Après deux retards consécutifs, le Parlement européen a enfin procédé au vote final sur la loi sur les marchés des crypto-actifs, connue sous le nom de MiCA. Maintenant, la législation, qui a été introduite pour la première fois en 2020, doit être approuvée par le Conseil européen avant de devenir une réglementation effective.
Le 20 avril, immédiatement après le vote, le rapporteur MiCA et membre du Parlement européen Stefan Berger a qualifié MiCA de « jalon pour l’industrie des crypto-actifs ».
Avec MiCA, les décideurs européens visent à établir des réglementations standard et à créer des règles harmonisées pour les crypto-actifs au niveau de l’UE, offrant ainsi une certitude juridique à l’industrie crypto et aux investisseurs. La réglementation établira des lignes directrices pour le fonctionnement, la structure et la gouvernance des émetteurs de jetons d’actifs numériques. Elle proposera également des règles sur la transparence et les exigences de divulgation pour l’émission et le commerce de crypto.

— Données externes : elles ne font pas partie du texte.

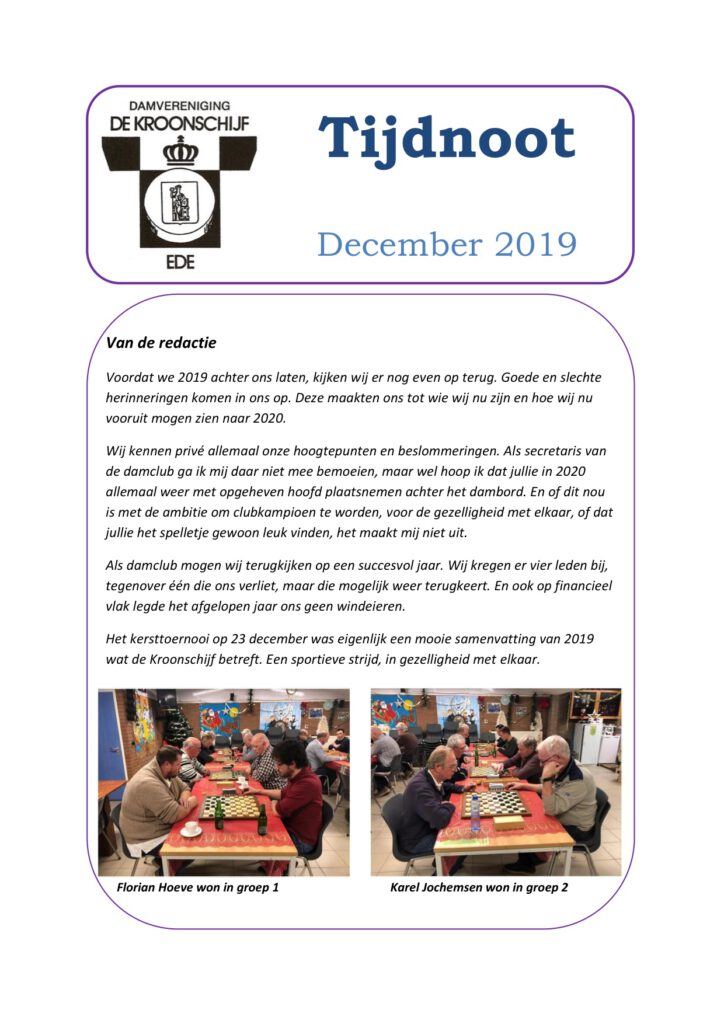 DAMVERENIGING
DE KROONSCHIJF
EDE

Tijdnoot

December 2019

Van de redactie

Voordat we 2019 achter ons laten, kijken wij er nog even op terug. Goede en slechte herinneringen komen in ons op. Deze maakten ons tot wie wij nu zijn en hoe wij nu vooruit mogen zien naar 2020.

Wij kennen privé allemaal onze hoogtepunten en beslommeringen. Als secretaris van de damclub ga ik mij daar niet mee bemoeien, maar wel hoop ik dat jullie in 2020 allemaal weer met opgeheven hoofd plaatsnemen achter het dambord. En of dit nou is met de ambitie om clubkampioen te worden, voor de gezelligheid met elkaar, of dat jullie het spelletje gewoon leuk vinden, het maakt mij niet uit.

Als damclub mogen wij terugkijken op een succesvol jaar. Wij kregen er vier leden bij, tegenover één die ons verliet, maar die mogelijk weer terugkeert. En ook op financieel vlak legde het afgelopen jaar ons geen windeieren.

Het kersttoernooi op 23 december was eigenlijk een mooie samenvatting van 2019 wat de Kroonschijf betreft. Een sportieve strijd, in gezelligheid met elkaar.

Florian Hoeve won in groep 1

Karel Jochemsen won in groep 2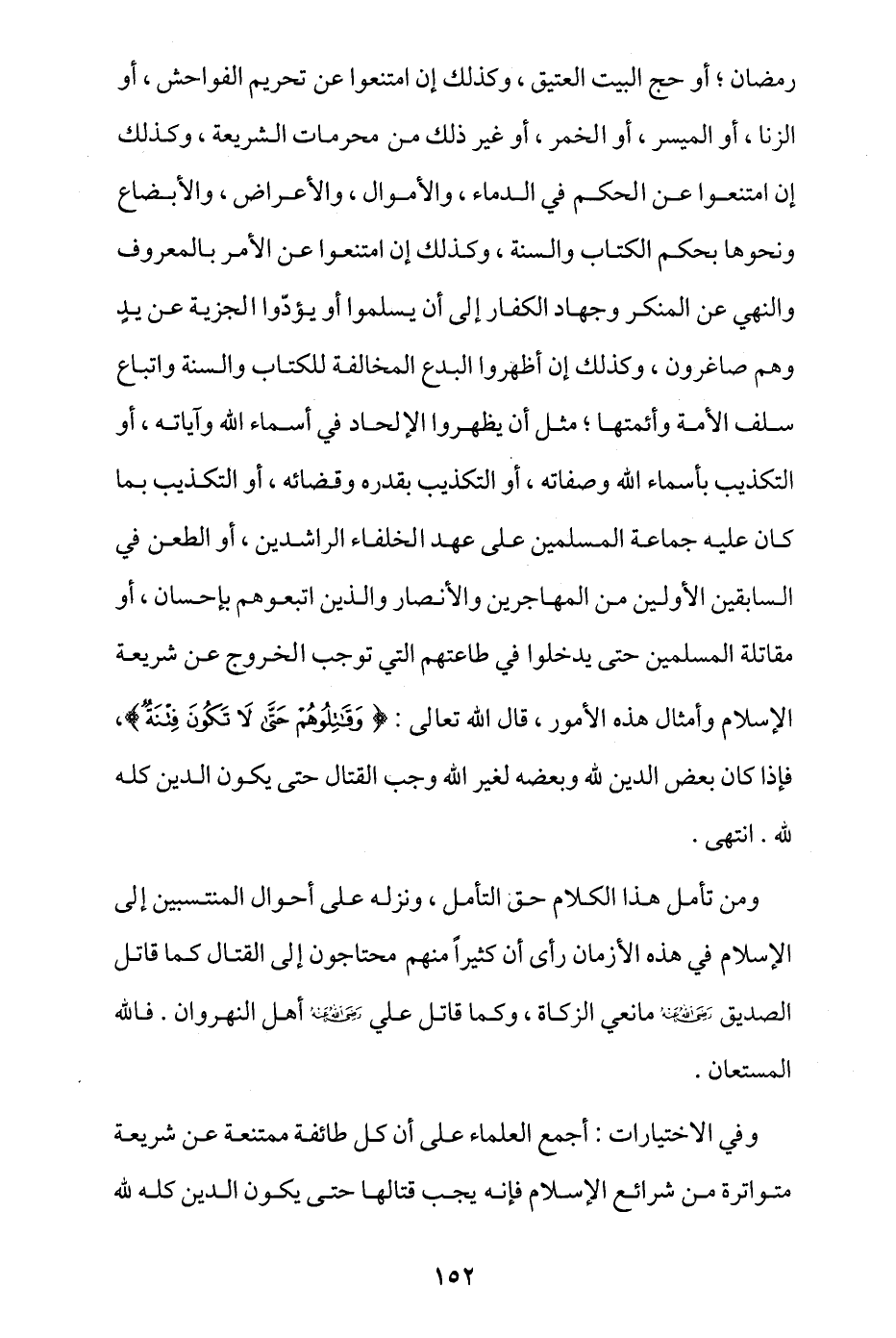 رمضان ؛ أو حج البيت العتيق ، وكذلك إن امتنعوا عن تحريم الفواحش ، أو الزنا ، أو الميسر ، أو الخمر ، أو غير ذلك من محرمات الشريعة ، وكذلك إن امتنعوا عن الحكم في الدماء ، والأموال ، والأعراض ، والأبضاع ونحوها بحكم الكتاب والسنة ، وكذلك إن امتنعوا عن الأمر بالمعروف والنهي عن المنكر وجهاد الكفار إلى أن يسلموا أو يؤدّوا الجزية عن يدٍ وهم صاغرون ، وكذلك إن أظهروا البدع المخالفة للكتاب والسنة واتباع سلف الأمة وأئمتها ؛ مثل أن يظهروا الإلحاد في أسماء الله وآياته ، أو التكذيب بأسماء الله وصفاته ، أو التكذيب بقدره وقضائه ، أو التكذيب بما كان عليه جماعة المسلمين على عهد الخلفاء الراشدين ، أو الطعن في السابقين الأولين من المهاجرين والأنصار والذين اتبعوهم بإحسان ، أو مقاتلة المسلمين حتى يدخلوا في طاعتهم التي توجب الخروج عن شريعة الإسلام وأمثال هذه الأمور ، قال الله تعالى : ﴿ وَقَٰتِلُوهُمْ حَتَّىٰ لَا تَكُونَ فِتْنَةٌ ﴾، فإذا كان بعض الدين لله وبعضه لغير الله وجب القتال حتى يكون الدين كله لله . انتهى .

ومن تأمل هذا الكلام حق التأمل ، ونزله على أحوال المنتسبين إلى الإسلام في هذه الأزمان رأى أن كثيراً منهم محتاجون إلى القتال كما قاتل الصديق رضي الله عنه مانعي الزكاة ، وكما قاتل علي رضي الله عنه أهل النهروان . فالله المستعان .

وفي الاختيارات : أجمع العلماء على أن كل طائفة ممتنعة عن شريعة متواترة من شرائع الإسلام فإنه يجب قتالها حتى يكون الدين كله لله

١٥٢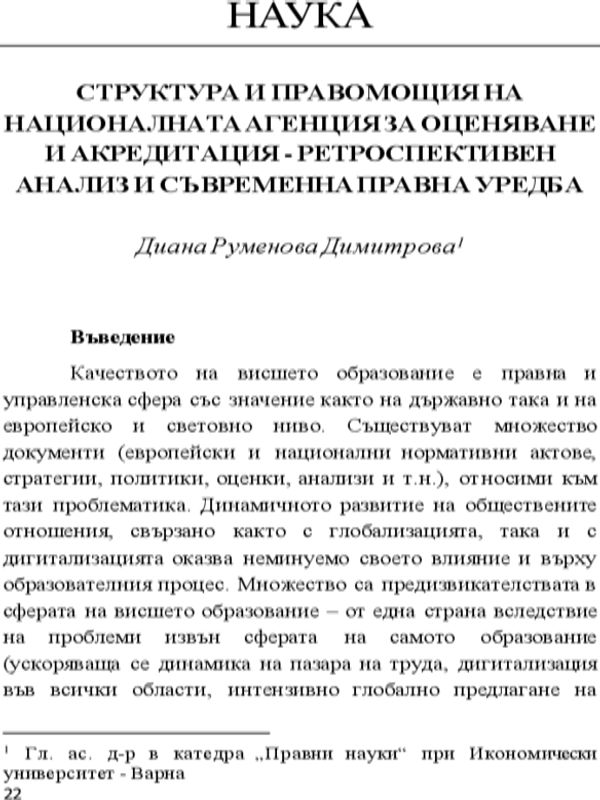 НАУКА

СТРУКТУРА И ПРАВОМОЩИЯ НА НАЦИОНАЛНАТА АГЕНЦИЯ ЗА ОЦЕНЯВАНЕ И АКРЕДИТАЦИЯ - РЕТРОСПЕКТИВЕН АНАЛИЗ И СЪВРЕМЕННА ПРАВНА УРЕДБА

Диана Руменова Димитрова$^{1}$

Въведение

Качеството на висшето образование е правна и управленска сфера със значение както на държавно така и на европейско и световно ниво. Съществуват множество документи (европейски и национални нормативни актове, стратегии, политики, оценки, анализи и т.н.), относими към тази проблематика. Динамичното развитие на обществените отношения, свързано както с глобализацията, така и с дигитализацията оказва неминуемо своето влияние и върху образователния процес. Множество са предизвикателствата в сферата на висшето образование – от една страна вследствие на проблеми извън сферата на самото образование (ускоряваща се динамика на пазара на труда, дигитализация във всички области, интензивно глобално предлагане на

$^{1}$ Гл. ас. д-р в катедра „Правни науки“ при Икономически университет - Варна
22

Selon Chainalysis, certaines dispositions de MiCA relatives aux stablecoins entreront en vigueur en juillet 2024, tandis que d’autres, y compris celles concernant les prestataires de services d’actifs crypto, s’appliqueront en janvier 2025.
La réglementation est généralement perçue avec un optimisme prudent. Cependant, il existe de nombreux problèmes avec le document de 400 pages. Le projet actuel ne mentionne généralement pas la finance décentralisée (DeFi), n’aborde pas le secteur croissant du prêt et du staking de crypto, et ne précise aucune règle pour NFTs.
Favoriser la croissance et l’expansion des entreprises de crypto
MiCA représente un développement significatif pour l’industrie crypto dans l’Union européenne. Avant MiCA, les entreprises de crypto devaient se conformer à 27 cadres réglementaires différents dans les États membres de l’UE, avec des pays comme l’Allemagne ou la France étant coûteux et contraignants.